§ **Source document**
———

What on earth is this talk about cdma2000? Nokia got selected by NTT-DoCoMo as one of its prime W-CDMA development partners. Nokia got selected by the world's biggest CDMA operator (SK telecom) as its W-CDMA development partner. Nokia landed a W-CDMA development deal in China. Those GPRS deals that Maurice likes to badmouth - they are upgrade paths to W-CDMA. That's the point - Nokia's new GSM network gear has built-in slots for GPRS, EDGE and W-CDMA. You pop in a new module as they come out. Those GPRS customers Nokia won are going to be transferred to W-CDMA at some point.

*That's* the point of Nokia's 40% market share in the GPRS market. These GSM operators that are the richest, most advanced, most ambitious operators in the world. Don't take my word for it - read their annual reports. They are ready to splurge on GPRS now and they may want to splurge on W-CDMA later. Either way, Nokia wins.

And here we have a cheese & whine club about Nokia's CDMA shortcomings. So landing *both* NTT-DoCoMo and SK Telecom is chopped liver? I take those two operators as development partners over Sprint or BAM any day. Getting a foothold in China and snatching the huge operators in Spain, Taiwan, etc. in the GPRS-EDGE-W-CDMA upgrade bandwagon doesn't impress you people?

———

§ **Given information**
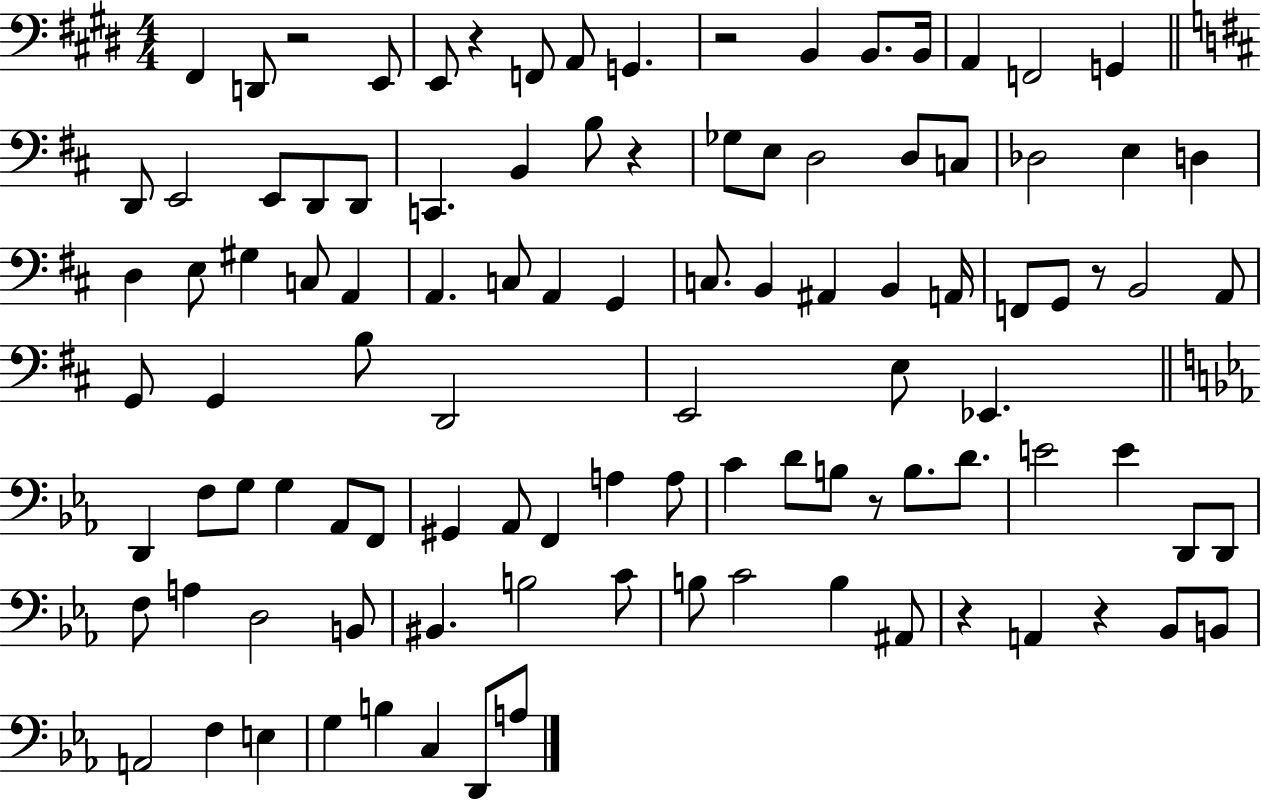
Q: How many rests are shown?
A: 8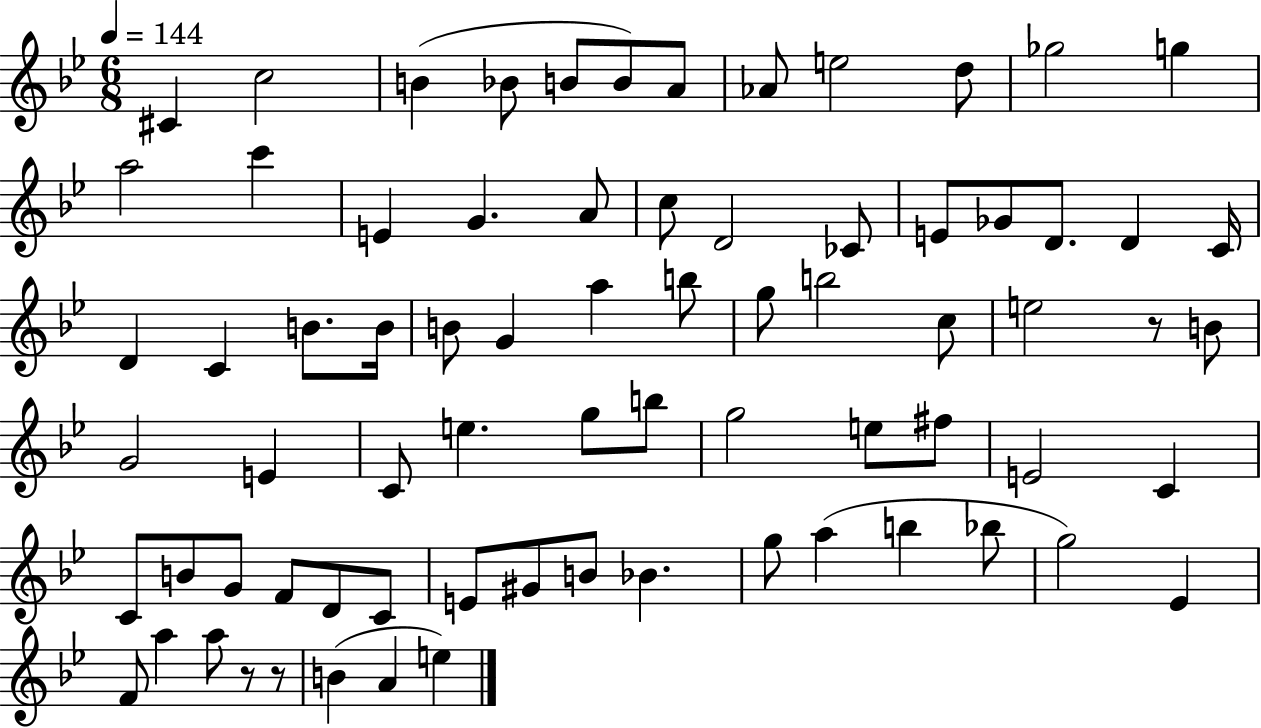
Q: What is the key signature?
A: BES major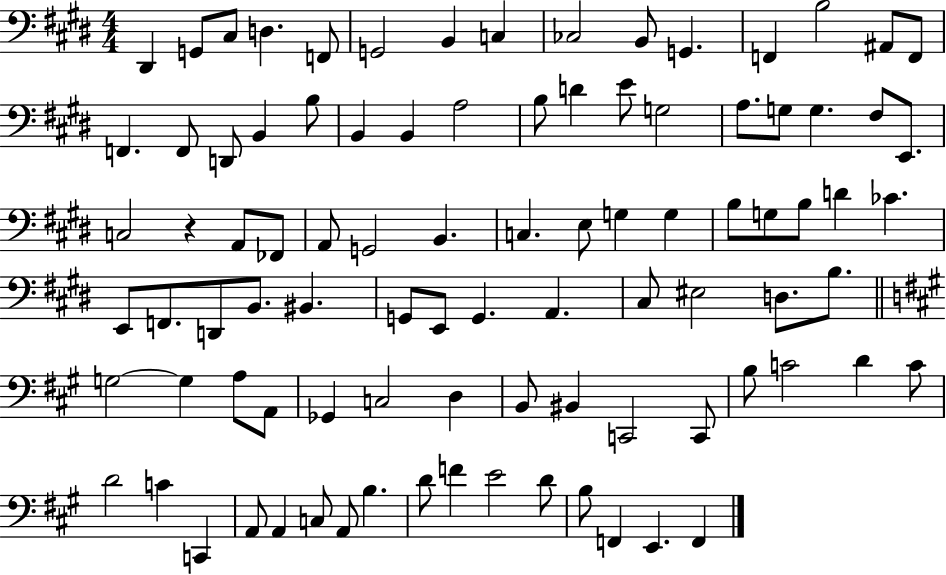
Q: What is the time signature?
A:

———

§ **Exercise tasks**
1 – Name every mobile operator mentioned in the post about Nokia and W-CDMA.
2 – Pick up the post about Nokia and W-CDMA after its final sentence and keep writing it.
Nothing in the material is needed here.

§ **Answers for the exercise**
1 – NTT-DoCoMo, SK Telecom, Sprint, BAM

2 –
Take a look at Motorola and Nortel and tell me whether you like their strategies better. If winning the GPRS battle is lame - what about losing it? How sad is that?

To put the handset thing in perspective - there is a market for internet and WAP phones in Europe. And there isn't a market for internet and WAP phones in USA. That's how it is right now. Would you like Nokia to compete with Samsung in the "who can make the cheapest CDMA phone for Sprint" sweepstakes? Or would you like Nokia to compete in the "who can make the most popular 700 dollar WAP phone that will sell a million units in Italy alone" competition?

I *know* that there will come a day when USA is an enormous market for internet phones. But right now, the high-end action is in Europe and Asia. It's in those markets where WAP is offered and there are consumers familiar with mobile data since 1995.

Maurice - there are going to be 1 billion GSM subs by 2005. I don't know where you get your numbers, but TDMA's global subsrciber base was 7% and CDMA's was 10% for the most recent stats I have seen. Both grew by 22% year-on-year during the 3Q 1999 as far as I can tell. GSM hit 51% share and that share is rising every quarter. So if GSM has majority of the world's subscribers... and that share is rising... how do you think the GSM upgrade sales are going to look this year as WAP is offered in most markets? What do you think has driven Nokia's five consecutive quarters of handset market share gains?

Sorry about So-Cal.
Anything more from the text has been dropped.